Rewrite everything below from the line containing "How much space" down to the line containing "0.22 metres" as a two-column CSV with the header columns "text" and "answer", one row per item. Put each field in quotes and replace any line breaks with spaces.

---------- Rows

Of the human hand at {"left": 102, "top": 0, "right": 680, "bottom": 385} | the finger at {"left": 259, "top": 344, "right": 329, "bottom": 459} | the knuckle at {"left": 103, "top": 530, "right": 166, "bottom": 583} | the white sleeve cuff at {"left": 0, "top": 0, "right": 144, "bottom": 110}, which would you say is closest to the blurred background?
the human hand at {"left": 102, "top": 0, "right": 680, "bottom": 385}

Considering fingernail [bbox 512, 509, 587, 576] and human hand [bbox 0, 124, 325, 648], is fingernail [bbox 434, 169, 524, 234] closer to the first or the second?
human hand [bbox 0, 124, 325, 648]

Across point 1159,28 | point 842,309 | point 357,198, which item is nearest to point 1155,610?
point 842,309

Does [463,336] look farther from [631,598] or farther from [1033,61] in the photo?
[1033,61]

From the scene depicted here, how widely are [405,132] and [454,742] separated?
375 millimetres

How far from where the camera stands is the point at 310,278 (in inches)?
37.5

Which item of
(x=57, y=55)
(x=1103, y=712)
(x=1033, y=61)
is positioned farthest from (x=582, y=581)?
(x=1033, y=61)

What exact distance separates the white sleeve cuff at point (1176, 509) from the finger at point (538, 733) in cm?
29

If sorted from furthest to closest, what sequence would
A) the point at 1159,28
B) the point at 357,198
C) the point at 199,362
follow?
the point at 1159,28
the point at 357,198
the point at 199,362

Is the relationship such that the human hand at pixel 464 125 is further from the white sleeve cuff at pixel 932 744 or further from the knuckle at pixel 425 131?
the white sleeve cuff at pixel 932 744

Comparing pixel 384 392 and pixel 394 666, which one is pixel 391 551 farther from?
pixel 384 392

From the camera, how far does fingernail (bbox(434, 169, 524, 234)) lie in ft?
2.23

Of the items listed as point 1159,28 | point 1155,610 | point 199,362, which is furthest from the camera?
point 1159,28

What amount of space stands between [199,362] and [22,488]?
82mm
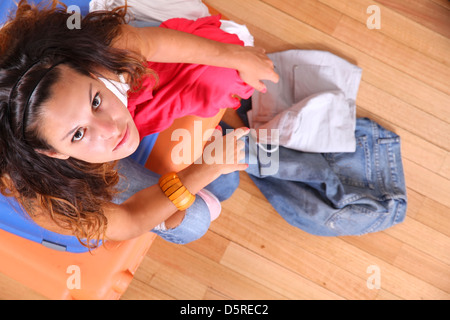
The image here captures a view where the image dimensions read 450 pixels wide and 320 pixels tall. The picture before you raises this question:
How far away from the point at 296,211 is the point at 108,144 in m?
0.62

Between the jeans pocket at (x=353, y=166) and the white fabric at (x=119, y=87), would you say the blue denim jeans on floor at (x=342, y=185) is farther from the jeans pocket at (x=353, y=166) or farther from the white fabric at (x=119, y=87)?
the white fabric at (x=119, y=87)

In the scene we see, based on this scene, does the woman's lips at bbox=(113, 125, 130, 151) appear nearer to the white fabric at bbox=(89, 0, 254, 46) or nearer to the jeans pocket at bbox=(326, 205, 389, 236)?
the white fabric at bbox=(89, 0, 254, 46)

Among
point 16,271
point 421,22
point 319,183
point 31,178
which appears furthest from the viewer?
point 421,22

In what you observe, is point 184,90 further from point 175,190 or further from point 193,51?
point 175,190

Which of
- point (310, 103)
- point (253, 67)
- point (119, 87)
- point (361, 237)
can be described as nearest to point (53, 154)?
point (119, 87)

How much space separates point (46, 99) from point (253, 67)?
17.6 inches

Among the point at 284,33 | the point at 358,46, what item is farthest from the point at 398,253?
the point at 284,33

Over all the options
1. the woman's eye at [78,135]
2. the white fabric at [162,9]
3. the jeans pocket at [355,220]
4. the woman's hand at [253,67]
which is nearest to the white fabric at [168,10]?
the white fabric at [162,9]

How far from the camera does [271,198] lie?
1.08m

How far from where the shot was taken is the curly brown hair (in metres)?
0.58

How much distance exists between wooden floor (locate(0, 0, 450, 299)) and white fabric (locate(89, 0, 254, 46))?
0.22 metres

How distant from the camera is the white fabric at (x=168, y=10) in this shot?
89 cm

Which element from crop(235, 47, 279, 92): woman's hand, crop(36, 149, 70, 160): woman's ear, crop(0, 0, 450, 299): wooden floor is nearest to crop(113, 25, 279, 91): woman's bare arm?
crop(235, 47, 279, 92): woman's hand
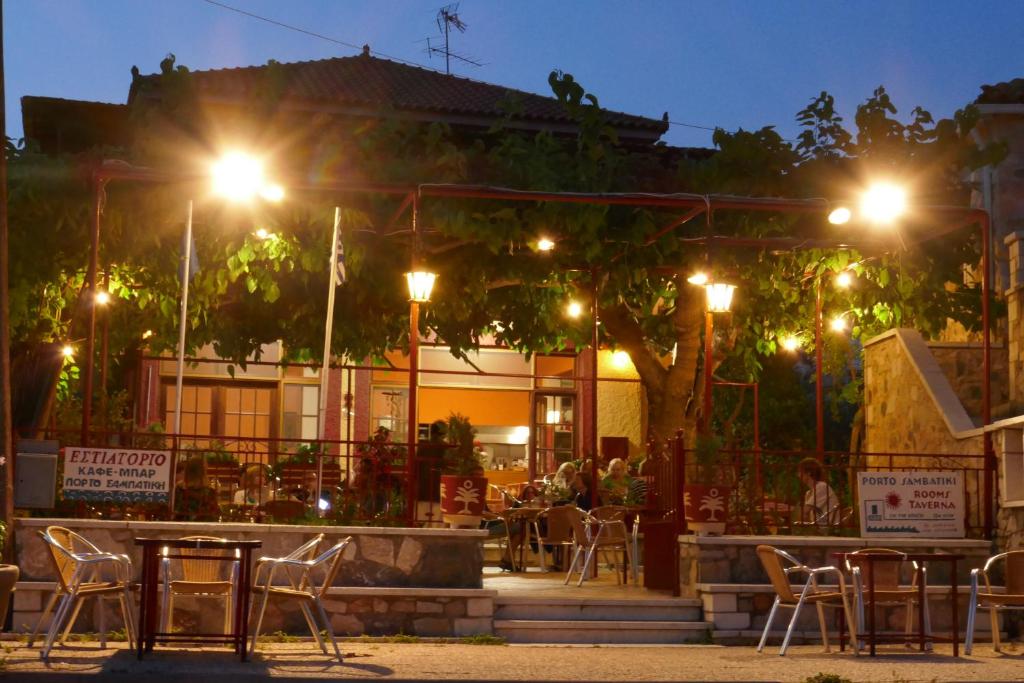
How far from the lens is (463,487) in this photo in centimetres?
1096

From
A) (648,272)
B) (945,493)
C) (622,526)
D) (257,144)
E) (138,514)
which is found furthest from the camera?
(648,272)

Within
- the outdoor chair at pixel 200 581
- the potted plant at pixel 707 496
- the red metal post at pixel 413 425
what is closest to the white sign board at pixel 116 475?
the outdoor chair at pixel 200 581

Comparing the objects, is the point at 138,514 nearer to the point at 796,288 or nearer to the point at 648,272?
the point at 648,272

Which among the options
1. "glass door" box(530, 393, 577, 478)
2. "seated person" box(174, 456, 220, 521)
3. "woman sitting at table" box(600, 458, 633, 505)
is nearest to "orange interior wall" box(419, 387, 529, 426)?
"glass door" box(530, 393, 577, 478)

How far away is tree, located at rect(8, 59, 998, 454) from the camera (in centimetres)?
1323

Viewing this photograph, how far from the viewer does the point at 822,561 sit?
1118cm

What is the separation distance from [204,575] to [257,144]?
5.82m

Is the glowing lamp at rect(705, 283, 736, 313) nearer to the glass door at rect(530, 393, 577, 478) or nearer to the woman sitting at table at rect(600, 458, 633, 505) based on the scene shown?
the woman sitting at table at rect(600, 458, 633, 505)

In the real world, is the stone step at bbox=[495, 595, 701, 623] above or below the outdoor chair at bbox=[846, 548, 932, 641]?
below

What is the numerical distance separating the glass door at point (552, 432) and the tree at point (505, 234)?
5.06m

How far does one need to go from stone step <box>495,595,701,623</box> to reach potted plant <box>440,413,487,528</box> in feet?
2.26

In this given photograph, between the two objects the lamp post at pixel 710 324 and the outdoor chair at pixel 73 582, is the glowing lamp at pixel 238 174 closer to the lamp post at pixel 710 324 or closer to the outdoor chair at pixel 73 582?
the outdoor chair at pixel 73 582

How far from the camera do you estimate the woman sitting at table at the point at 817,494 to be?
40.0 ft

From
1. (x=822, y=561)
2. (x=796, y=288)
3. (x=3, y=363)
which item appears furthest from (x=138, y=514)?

--------------------

The response>
text,answer
"How much space separates point (46, 99) from point (253, 67)?","17.6 inches"
"Among the point at 284,33 | the point at 358,46, what item is farthest from the point at 398,253?","the point at 284,33"
"Over all the options 1. the woman's eye at [78,135] 2. the white fabric at [162,9] 3. the jeans pocket at [355,220] 4. the woman's hand at [253,67] which is nearest to the white fabric at [168,10]?","the white fabric at [162,9]"
"How far from the camera does [271,198] lie?","1.08m"
"How far from where the shot was taken is the curly brown hair (in metres)?","0.58"
"How much distance exists between wooden floor (locate(0, 0, 450, 299)) and white fabric (locate(89, 0, 254, 46))?","0.22 metres"